Singer shook his head. “More than human I might be,” he said, “but I’m greatly outnumbered here, without my lovely counterpart to charm my adversaries. I do hope the girl will come to no harm—there are people here, more lethally armed than the idiot Bishop and the headstrong parliamentarian, who might prefer to kill her rather than question her.”
“Whatever you might think of the Bishop,” Temple said, “there will be many members of that audience who believe that he proved his case—that the girl really was possessed by a malevolent demon. Southborne was probably not the only one who felt a reflexive urge to destroy her. Are you quite sure yourself that the intelligence which took such rapid control of her, in spite of your own efforts, was not a demon?”
“As sure as I am that I’m not a demon myself,” Singer replied, wryly. “I dare say, though, that this is not the first time such a mistake has been made. Find the girl, Mr. Temple, if you can—I must play my part here.”

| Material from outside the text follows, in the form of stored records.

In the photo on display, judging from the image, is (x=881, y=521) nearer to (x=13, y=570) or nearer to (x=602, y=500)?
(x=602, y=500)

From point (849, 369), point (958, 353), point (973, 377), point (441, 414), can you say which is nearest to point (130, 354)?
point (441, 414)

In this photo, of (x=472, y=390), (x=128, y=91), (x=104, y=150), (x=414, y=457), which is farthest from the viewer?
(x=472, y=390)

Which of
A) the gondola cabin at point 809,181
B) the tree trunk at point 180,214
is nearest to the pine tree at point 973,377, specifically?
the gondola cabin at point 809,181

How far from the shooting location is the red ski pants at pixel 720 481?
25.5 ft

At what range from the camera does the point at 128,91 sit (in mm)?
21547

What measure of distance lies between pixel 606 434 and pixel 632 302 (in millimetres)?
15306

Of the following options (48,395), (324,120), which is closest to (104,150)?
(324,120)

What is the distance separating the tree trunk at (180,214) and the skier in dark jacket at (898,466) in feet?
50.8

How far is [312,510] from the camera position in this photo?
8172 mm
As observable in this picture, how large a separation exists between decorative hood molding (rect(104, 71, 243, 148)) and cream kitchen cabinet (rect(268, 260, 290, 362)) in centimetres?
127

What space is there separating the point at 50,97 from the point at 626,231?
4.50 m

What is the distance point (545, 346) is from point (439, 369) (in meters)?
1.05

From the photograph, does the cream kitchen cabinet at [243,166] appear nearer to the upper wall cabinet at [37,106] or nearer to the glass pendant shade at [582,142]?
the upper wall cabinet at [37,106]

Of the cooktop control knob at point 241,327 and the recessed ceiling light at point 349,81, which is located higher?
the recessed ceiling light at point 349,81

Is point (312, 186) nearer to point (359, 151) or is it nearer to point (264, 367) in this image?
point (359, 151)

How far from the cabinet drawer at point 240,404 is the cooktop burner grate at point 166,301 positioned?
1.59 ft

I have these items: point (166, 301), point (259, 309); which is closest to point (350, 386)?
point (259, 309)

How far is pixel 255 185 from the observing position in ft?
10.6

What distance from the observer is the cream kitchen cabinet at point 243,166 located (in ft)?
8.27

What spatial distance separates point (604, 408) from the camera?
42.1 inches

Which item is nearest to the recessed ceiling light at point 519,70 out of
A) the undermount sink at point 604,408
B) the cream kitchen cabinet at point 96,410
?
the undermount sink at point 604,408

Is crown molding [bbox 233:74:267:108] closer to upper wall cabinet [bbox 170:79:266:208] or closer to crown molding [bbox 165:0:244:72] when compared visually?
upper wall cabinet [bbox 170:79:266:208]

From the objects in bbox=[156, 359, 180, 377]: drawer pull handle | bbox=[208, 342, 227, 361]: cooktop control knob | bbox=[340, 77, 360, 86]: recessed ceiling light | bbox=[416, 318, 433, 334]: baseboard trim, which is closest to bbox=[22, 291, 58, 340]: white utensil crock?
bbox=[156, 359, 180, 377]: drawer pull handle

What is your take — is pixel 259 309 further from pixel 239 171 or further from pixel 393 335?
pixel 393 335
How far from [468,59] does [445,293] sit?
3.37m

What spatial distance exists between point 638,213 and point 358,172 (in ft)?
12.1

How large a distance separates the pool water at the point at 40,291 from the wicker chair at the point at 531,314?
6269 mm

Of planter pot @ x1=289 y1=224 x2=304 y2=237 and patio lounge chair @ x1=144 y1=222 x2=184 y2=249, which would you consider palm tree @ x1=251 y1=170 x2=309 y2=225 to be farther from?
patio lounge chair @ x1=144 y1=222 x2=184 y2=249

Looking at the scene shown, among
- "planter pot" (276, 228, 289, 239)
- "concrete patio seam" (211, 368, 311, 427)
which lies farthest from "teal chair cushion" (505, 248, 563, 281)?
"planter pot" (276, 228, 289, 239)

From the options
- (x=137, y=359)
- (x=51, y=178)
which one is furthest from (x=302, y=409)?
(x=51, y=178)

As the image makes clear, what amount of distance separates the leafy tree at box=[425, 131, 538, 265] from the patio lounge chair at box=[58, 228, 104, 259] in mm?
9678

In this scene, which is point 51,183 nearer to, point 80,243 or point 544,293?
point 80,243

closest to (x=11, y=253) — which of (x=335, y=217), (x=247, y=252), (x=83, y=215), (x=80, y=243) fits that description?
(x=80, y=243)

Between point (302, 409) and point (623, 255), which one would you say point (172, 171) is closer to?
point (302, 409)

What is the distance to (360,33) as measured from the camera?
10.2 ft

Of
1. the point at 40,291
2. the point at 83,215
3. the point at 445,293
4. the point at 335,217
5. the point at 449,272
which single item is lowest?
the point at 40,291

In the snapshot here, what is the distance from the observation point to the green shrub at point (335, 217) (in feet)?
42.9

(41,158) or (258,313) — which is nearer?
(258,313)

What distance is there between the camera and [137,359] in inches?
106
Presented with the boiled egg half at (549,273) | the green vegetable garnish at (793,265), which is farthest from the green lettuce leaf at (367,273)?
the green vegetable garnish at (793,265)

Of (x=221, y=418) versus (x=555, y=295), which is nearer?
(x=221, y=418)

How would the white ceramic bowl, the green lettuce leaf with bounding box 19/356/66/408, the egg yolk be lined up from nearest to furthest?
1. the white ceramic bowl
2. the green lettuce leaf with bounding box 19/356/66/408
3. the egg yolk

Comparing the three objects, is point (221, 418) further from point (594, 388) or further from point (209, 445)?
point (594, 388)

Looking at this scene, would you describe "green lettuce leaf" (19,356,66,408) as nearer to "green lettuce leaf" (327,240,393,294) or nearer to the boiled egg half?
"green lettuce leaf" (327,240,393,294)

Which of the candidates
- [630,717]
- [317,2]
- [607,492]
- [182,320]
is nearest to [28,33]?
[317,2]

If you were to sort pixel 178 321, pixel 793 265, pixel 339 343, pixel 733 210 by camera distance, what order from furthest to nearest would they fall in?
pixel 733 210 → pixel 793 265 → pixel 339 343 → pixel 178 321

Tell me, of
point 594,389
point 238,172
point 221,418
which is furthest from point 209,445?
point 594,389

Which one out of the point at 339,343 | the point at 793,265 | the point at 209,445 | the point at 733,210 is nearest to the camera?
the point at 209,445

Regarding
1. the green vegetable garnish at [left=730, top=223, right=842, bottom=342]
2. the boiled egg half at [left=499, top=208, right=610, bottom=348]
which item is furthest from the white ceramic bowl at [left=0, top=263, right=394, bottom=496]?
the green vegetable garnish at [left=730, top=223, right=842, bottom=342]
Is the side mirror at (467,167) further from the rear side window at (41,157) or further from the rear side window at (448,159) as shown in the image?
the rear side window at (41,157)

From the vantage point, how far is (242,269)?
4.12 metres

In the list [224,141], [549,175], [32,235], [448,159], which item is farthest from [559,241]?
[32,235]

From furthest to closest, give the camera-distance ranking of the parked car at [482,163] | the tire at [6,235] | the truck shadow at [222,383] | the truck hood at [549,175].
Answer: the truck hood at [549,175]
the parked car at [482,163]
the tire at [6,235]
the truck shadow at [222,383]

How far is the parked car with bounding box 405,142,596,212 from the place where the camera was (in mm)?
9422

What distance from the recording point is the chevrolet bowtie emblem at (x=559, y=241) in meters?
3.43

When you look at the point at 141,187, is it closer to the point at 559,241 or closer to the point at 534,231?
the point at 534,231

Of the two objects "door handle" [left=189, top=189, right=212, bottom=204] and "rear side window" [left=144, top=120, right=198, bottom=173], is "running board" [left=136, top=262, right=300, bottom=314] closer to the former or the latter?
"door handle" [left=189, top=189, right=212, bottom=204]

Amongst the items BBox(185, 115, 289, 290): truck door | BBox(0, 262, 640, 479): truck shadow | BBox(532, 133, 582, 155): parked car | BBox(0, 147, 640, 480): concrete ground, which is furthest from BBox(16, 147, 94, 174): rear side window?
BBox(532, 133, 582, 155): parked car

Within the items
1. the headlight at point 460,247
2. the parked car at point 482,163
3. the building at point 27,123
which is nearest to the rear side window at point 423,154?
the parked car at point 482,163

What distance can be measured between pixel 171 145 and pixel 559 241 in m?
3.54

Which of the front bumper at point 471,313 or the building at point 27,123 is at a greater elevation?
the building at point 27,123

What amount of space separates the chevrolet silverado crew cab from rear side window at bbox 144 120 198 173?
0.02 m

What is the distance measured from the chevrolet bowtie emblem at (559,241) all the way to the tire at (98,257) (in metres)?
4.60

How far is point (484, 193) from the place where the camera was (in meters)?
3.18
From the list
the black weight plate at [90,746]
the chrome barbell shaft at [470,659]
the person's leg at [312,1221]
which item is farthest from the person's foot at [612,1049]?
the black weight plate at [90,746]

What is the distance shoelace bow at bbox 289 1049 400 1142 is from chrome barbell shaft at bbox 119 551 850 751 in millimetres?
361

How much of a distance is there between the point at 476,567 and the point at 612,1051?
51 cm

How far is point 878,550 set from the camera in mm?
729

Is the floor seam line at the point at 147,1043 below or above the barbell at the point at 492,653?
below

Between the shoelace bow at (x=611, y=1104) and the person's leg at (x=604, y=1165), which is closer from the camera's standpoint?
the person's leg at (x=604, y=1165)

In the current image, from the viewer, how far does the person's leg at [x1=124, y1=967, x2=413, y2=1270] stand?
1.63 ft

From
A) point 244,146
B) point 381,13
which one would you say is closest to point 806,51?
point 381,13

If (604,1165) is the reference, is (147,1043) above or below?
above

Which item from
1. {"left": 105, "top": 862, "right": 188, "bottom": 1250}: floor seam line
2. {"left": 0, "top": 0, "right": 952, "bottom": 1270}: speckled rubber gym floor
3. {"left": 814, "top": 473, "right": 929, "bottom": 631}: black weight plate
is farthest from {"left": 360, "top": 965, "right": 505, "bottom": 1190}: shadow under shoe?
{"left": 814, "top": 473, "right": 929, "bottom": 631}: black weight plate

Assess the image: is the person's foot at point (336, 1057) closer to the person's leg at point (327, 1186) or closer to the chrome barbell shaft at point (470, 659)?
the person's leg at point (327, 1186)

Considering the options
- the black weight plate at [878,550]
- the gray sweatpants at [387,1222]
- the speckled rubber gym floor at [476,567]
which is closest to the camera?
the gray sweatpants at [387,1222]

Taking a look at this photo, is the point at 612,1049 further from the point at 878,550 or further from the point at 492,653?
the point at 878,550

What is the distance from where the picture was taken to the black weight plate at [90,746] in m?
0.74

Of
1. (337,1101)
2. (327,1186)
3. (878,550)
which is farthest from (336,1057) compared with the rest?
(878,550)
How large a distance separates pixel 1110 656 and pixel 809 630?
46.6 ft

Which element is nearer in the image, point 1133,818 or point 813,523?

Temple did not care for the implication that he was under the vampire’s orders now, but he was eager to discover what progress the search was making, so he went out in search of his men.
There was no shortage of witnesses to tell him which way the chase had gone, at least while he was still in the house and its shadow, but once he reached the wooded part of the estate he had to use his talents as a tracker.
Recently dead though she was, the grey girl was evidently agile, for she had crossed the boundary wall of Fyne Court’s grounds and disappeared into thicker woods, with at least half a dozen men in her wake.
Five minutes after clambering over the wall himself, Temple met someone coming the other way, apparently having abandoned the chase. It was not one of his own men, but one who had traveled with the expedition as Southborne’s valet.
“I apologize for my master’s hot-headedness, sir,” the man said, as he approached the detective. “It was recklessness, not malice. He is exactly what he seems to be.”
“Unlike you, I presume,” Temple said, looking the man up and down.
“I
wondered whether you had identified me when I gave you the piece of paper,” the other replied. “We’ve met before, alas—but Tom was pressed for time, and had to take what opportunity he could to intrude a spy into the party. The others did no better, I think—you’ve doubtless spotted the German by now, and you must have known already that Snow Harris is in the pocket of Civitas Solis.”
All of this was news to Temple, but he did his utmost not to show a flicker of surprise, while he tried to figure out where he might have seen the valet before. Sharper’s seemed by far the likeliest venue, and the memory eventually clicked into place.
“I’ve seen you playing the villain to Sam Hopkey’s hero,” Temple said, trying to sound as if he had never been in doubt about it, “and you’re doubtless another veteran of the Old Bailey. How did you know that Singer is an impostor?” He was careful not to say vampire in case he, too, might give away far too much.
“Tom knew witnesses to his death who had not been suborned. When he heard of his alleged return, he knew that Szandor must be involved, and that Crosse must have been hypnotized into forgetfulness. You will not seek to have me arrested, I hope, Mr. Temple—I’ve done nothing against the law, and have done you a good turn. Tom’s orders were to protect you, and to trust you if alliances had to be made. The foreigners are the real enemy.”
“I don’t doubt that the vehmgerichte and Balsamo’s followers are Tom Brown’s enemies just now,” Temple retorted, “but I’m not so sure that they’re mine, even though one or other of them may well have taken Sévérin by stealth. Why have you given up chasing the grey girl?”